Spring is hopefully just around the corner and so is a great prompt to introduce Horticultural Therapy to Hay Farm. We have such a beautiful setting here, with 12 acres of farm land, so it is perfect for those who feel that this therapy might help them.
Horticultural Therapy is an active process which engages individuals to connect with nature as a way of healing themselves. It is the use of gardening as a client-centred therapeutic tool to promote physical, cognitive, emotional and spiritual well-being.
Throughout time, gardens have always been revered as a place of tranquility and peace and also considered as aesthetic expressions of beauty through art and nature. Just as we feel refreshed when walking through a forest or a field of flowers and experience a sense of joy when spring blooms, it is not hard to imagine how helping things grow and transforming an empty pot, field or land to a place of beauty can be very rewarding.
Among the many listed benefits of Horticultural Therapy such as enhancing positive mental attitude, reducing stress, alleviating depression, enhancing self-confidence, promoting gratification, developing cognitive skills and improving decision making, you are sure to discover your own unique benefits.
Thrive is a national charity in the UK that is established to promote the use of horticulture and champion its benefits as a therapeutic method. Should you like to find out more information on this alternative therapy method, I particularly recommend their PDF article on the mood-boosting power of gardening which you can download here. Thrive also offers advice and practical solutions for individuals with varying abilities and interests.

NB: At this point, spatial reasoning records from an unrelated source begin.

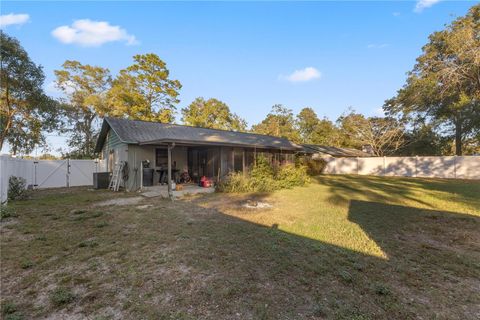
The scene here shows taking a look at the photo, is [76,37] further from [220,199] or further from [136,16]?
[220,199]

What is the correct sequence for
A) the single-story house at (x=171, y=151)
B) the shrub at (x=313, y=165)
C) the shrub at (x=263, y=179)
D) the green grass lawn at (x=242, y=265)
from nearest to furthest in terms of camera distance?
1. the green grass lawn at (x=242, y=265)
2. the shrub at (x=263, y=179)
3. the single-story house at (x=171, y=151)
4. the shrub at (x=313, y=165)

Horticultural Therapy probably has more of a footing in long term care facilities and hospitals where people are likely to be staying for extended periods but even in a few short weeks that people stay with us there are plenty of projects they can experience.
This type of therapy is so flexible that there is an opportunity for everyone to express their creativity, try new things, and derive a sense of fulfillment and belonging. We are trying to offer short and long term projects from seeing seedlings grow quickly or flowers come out and bloom in propagation boxes on the window sills, through to longer term projects of growing organic vegetables and maturing particular flowers or plants.
In these later cases, clearly they are going to take a long time to develop so we have come up with the idea of passing on the plants when someone leaves. Each plant has a label stick with the first name of the patient who plants it and then each subsequent owner writes their name below. This way, anyone in the programme can have a mixture of new quick growing plants and also plants that they pass along to others. It can be a particularly special experience to former patients who can drop by for a visit and reflect on how far they have come along and grown since they first came.
When I was recovering from a terrible depressive episode I found making things and growing things particularly helpful. It was as if, with all the turmoil going on in my head, at least there was some difference I could see that I had made on this earth from one day to the next. Feeling so unstable, it was good to get back to some basics.
On the gardening staff we have the expert assistance of David Prime, here proudly showing us some of the newly planted vegetables in our wonderful greenhouse. We look forward to posting new updates as the plants grow.